SANTA CLARA - If ever there was a mecca for geeks, surely the Intel museum would be it.
Now, to answer the first question - yes, there actually is an Intel museum. And to answer the second question - yes, its primary purpose is to document the history of the microprocessors that drive the world's computers.
But the museum is far more interesting than it sounds. It doesn't appeal to just the uber-nerds, but to visitors keen on learning the history of personal computers, and the subsequent, continuing technological revolution they spawned.
Situated on the ground floor of Intel's spacious Santa Clara headquarters, about an hour south of San Francisco, the museum sees its fair share of geek pilgrimages. About 80,000 people visit each year, Intel officials say. The museum is particularly popular with Japanese and Korean tour groups, as well as local students.
Entrance is free. Visitors can wander round and look at the various exhibits by themselves, or they can arrange for a guide or take an audio tour with a PDA device, which is available in eight languages.
Larry, our tour group's guide, starts off by explaining that he works "upstairs" in a technical capacity.
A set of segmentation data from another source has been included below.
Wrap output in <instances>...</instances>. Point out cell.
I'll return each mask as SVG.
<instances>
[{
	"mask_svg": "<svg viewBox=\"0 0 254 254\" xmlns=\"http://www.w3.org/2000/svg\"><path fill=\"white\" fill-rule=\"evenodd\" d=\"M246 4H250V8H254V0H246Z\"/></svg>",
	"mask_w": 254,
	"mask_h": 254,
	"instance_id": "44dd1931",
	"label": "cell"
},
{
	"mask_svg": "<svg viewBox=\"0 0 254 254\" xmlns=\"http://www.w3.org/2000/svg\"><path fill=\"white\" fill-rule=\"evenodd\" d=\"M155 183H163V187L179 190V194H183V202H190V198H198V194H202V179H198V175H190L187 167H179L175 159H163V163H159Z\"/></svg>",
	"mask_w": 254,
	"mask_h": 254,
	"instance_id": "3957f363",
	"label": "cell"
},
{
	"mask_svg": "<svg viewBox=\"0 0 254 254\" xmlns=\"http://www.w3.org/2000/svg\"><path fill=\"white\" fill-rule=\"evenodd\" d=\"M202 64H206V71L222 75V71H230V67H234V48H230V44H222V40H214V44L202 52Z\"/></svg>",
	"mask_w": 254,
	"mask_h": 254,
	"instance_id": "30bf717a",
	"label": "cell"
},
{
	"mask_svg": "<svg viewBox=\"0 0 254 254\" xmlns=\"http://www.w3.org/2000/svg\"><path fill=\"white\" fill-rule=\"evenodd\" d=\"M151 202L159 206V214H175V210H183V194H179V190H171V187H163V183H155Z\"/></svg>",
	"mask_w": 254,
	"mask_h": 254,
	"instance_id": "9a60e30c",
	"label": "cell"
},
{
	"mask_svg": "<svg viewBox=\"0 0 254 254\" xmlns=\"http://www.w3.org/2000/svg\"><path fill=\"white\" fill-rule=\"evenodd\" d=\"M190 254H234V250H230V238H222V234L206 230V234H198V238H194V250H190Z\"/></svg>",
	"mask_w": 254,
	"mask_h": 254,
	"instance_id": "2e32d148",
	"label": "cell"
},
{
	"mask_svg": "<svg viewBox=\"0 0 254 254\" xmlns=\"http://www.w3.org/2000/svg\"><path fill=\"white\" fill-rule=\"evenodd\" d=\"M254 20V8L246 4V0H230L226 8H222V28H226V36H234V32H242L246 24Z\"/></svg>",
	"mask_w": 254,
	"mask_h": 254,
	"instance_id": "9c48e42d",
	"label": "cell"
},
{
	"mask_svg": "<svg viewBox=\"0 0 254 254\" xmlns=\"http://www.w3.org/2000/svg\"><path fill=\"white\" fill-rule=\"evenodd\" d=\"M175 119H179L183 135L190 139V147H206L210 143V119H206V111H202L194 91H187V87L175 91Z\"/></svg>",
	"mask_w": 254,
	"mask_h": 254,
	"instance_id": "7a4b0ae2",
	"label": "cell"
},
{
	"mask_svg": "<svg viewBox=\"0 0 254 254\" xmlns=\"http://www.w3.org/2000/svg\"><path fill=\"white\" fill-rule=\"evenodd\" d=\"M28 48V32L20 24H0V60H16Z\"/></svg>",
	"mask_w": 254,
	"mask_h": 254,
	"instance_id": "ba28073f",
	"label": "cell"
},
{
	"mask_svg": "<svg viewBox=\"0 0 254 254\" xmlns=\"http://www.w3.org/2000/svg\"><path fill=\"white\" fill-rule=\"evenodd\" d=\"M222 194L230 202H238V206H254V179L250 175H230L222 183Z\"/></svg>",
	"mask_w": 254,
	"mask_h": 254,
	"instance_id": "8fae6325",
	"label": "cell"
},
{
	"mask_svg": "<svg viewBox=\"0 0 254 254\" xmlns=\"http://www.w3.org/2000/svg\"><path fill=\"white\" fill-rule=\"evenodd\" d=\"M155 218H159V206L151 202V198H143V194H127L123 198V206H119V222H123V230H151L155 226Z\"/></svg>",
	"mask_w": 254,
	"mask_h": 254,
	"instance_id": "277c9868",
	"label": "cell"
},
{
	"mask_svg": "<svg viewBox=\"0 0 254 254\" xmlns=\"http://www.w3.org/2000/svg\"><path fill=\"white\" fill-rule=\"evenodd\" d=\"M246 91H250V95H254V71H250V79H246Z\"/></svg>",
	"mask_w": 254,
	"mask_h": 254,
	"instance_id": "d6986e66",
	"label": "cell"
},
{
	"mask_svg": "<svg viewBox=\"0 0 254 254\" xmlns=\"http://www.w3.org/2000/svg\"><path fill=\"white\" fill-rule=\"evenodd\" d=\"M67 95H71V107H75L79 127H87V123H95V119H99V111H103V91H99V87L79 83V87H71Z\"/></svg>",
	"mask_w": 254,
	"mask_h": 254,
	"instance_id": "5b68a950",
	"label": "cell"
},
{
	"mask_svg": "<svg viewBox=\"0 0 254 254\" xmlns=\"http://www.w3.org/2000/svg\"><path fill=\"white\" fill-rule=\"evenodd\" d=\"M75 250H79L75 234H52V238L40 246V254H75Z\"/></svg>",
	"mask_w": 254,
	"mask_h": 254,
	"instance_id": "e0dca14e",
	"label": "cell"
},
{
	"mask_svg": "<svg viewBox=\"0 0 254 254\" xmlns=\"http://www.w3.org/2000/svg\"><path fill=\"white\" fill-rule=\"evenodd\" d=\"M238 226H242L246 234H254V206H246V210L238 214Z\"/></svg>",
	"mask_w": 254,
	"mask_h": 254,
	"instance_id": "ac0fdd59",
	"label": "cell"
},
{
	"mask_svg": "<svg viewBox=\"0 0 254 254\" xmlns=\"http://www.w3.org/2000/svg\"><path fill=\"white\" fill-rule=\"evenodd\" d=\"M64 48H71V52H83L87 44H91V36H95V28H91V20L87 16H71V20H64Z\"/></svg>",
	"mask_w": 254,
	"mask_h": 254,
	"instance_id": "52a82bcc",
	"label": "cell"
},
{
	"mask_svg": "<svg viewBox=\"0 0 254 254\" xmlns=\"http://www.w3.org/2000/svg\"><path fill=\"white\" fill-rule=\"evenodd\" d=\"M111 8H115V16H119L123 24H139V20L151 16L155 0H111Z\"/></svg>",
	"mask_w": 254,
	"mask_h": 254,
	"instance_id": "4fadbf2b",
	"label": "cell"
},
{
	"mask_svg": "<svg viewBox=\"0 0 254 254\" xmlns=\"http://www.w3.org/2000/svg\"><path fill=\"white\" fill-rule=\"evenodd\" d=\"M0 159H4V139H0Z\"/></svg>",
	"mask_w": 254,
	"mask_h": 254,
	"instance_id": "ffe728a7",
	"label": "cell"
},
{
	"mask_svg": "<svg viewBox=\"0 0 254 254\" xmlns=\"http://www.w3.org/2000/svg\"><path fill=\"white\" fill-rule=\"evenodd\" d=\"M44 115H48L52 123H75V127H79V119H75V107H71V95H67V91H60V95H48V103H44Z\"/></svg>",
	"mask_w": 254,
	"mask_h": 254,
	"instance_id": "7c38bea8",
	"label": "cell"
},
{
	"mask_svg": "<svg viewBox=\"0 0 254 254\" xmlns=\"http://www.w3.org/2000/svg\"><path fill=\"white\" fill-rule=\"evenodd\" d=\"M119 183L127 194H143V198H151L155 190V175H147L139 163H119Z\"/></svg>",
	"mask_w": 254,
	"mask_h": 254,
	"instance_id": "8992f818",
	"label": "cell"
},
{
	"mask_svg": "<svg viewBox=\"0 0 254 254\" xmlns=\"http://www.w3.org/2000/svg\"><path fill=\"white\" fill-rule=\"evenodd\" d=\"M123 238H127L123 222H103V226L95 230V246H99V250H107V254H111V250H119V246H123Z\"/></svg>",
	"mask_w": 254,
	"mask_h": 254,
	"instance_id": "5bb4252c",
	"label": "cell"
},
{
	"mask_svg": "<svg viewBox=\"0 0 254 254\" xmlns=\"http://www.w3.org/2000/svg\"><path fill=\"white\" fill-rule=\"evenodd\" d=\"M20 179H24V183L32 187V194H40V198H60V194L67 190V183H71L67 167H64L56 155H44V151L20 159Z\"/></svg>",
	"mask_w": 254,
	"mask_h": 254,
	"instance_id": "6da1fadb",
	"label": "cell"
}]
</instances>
He, like all the guides, shows people round the museum on a purely voluntary basis.
Larry's father also worked for Intel, he explains, so the company has a special place in his heart. Apparently, he just plain likes talking about Intel.
We start off with a brief history lesson in front of a glass case displaying the company's early days. Intel was founded in 1968 by chemist/physicist Gordon Moore and physicist/co-inventor of the integrated circuit, Robert Noyce.
The original one-page business plan, as typed by Noyce himself, suggests that people outside California might someday be interested in the company's products. It's comedic, in retrospect.
Interestingly enough, these products started out as random access memory (RAM), used in devices ranging from calculators to traffic lights to the original, ridiculously large cellphones, which are also on display. It wasn't until 1971 that the company made its first microprocessor, the 4004, and the rest, as they say, is history.
Larry introduces us to the first PC - a clunky-looking IBM box with a tiny monitor sitting atop it.
"It had a colour monitor, provided your favourite colour happened to be green," Larry jokes.
Launched in 1981, the IBM PC had two 5.25-inch floppy drives. Larry explains that in the thinking of the time, nobody could really see a reason why you would want to leave data on one machine, thus the absence of an internal hard drive.
I can't help but shudder at the irony, given the huge move to mobility that we are currently experiencing - we've obviously come full circle and are back to the thinking of 25 years ago.
Nevertheless, Larry then drops a highly trivial morsel, which I immediately file in my brain for later use in impressing people at cocktail parties. IBM engineers eventually saw the value of including an internal drive, so they removed one of the floppies - the "B" drive - and replaced it with that internal disc. This is why most computers since have had an "A" and "C" drive - the hard disk - but no "B".
Hey, if you like useless trivia, you'll love the Intel museum.
We're whizzed through the rest of the company's history, which from 1981 onward was mostly the continuing invention of faster processors - or the application of the co-founder's "Moore's Law", which holds that the number of transistors on a chip doubles every 18 months.
Larry then brings us to the explanation of how chips are made, a topic he takes to with some zeal.
Silicon, he explains, is one of the world's most plentiful elements and the most pure. It is mashed up and melted into large slabs, which are then sliced super-thin to form round wafers.
The microprocessor circuits are then etched onto the wafers with ultraviolet light in a process not unlike photography. Hundreds of processors are put onto each wafer. They are later individually cut out with a diamond saw and packaged.
I can't help but wonder why, since the finished chips are square, they are put on to round silicon wafers. Isn't that a lot of waste, with a whole bunch of incomplete chips round the edges, I ask.
Larry explains: A square wafer is more likely to be damaged on its edges during the manufacturing and shipping process, whereas a round shape is much stronger. Some processors round the edges are naturally wasted because of the shape, but it's much safer and cheaper to make the wafers round.
More useless trivia, but I find it fascinating.
With the brief tour over, Larry leaves and we are free to wander and explore the museum's numerous interactive exhibits.
A large crowd has gathered round a giant digital board that demonstrates how a microprocessor works in its simplest form.
Visitors push a few giant buttons nearby to work out the equation 2+3, and the board flashes a series of lights that replicate the flow of electrical information through a microprocessor.
I spend a good deal of time playing with the "What's a semiconductor" exhibit. Here, you take two metal electric-charge-emitting poking devices and touch various substances - wood, plastic, aluminium, silicon - to see how conductive they are, as displayed by a meter.
Silicon, apparently, is an ideal semiconductor, which makes it perfect for use in microscopic electronics, such as computer processors.
The whole thing makes me feel like I'm back in school on a science trip. In fact, there are many schoolchildren here this day doing just that, and they are also enthralled by the simple semiconductor exhibit.
Obviously, they are the geeks of tomorrow.
* Peter Nowak visited the Intel Developer Forum in San Francisco as a guest of the company.